THE TASK
Only the lines in the entries below from the line with "Deacripción del cráneo del Homo ergaster." to the line with "ミニチュアダックスフンド(ロ", both included, belong in the answer, transcribed exactly and without pictures.

DATA SUPPLIED

════════════════════

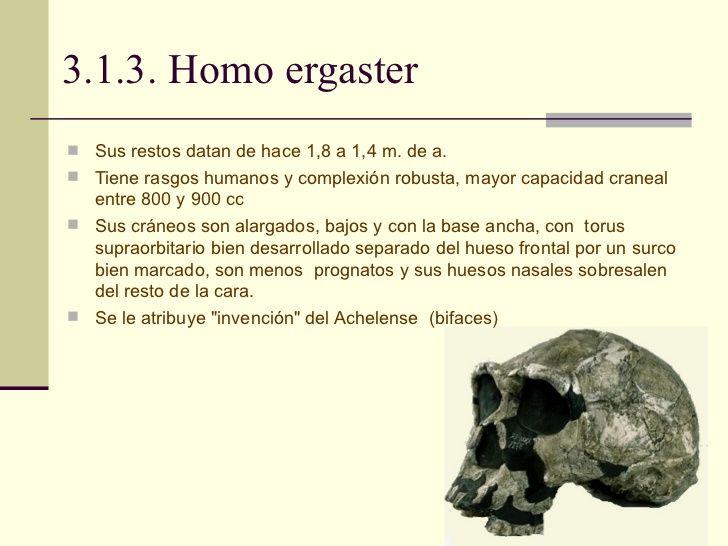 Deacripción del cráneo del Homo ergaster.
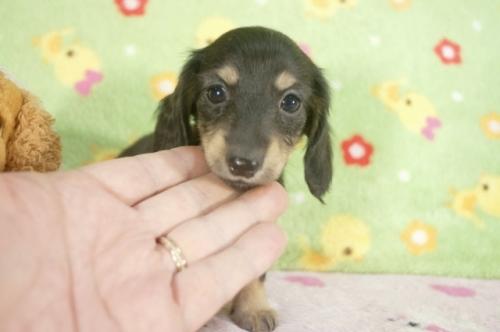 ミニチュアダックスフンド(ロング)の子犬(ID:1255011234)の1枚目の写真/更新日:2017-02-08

════════════════════

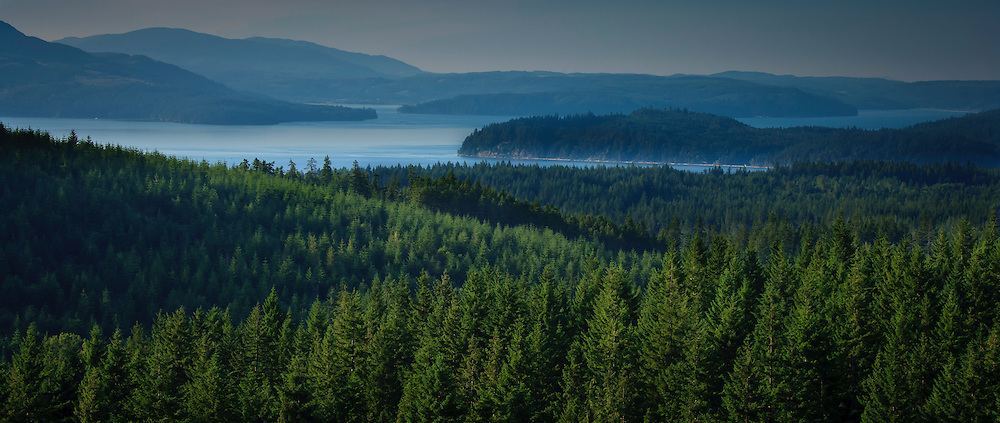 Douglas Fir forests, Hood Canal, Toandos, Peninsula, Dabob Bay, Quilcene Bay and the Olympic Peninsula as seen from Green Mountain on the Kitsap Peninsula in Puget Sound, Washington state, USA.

════════════════════

ANSWER
 Deacripción del cráneo del Homo ergaster.
 ミニチュアダックスフンド(ロング)の子犬(ID:1255011234)の1枚目の写真/更新日:2017-02-08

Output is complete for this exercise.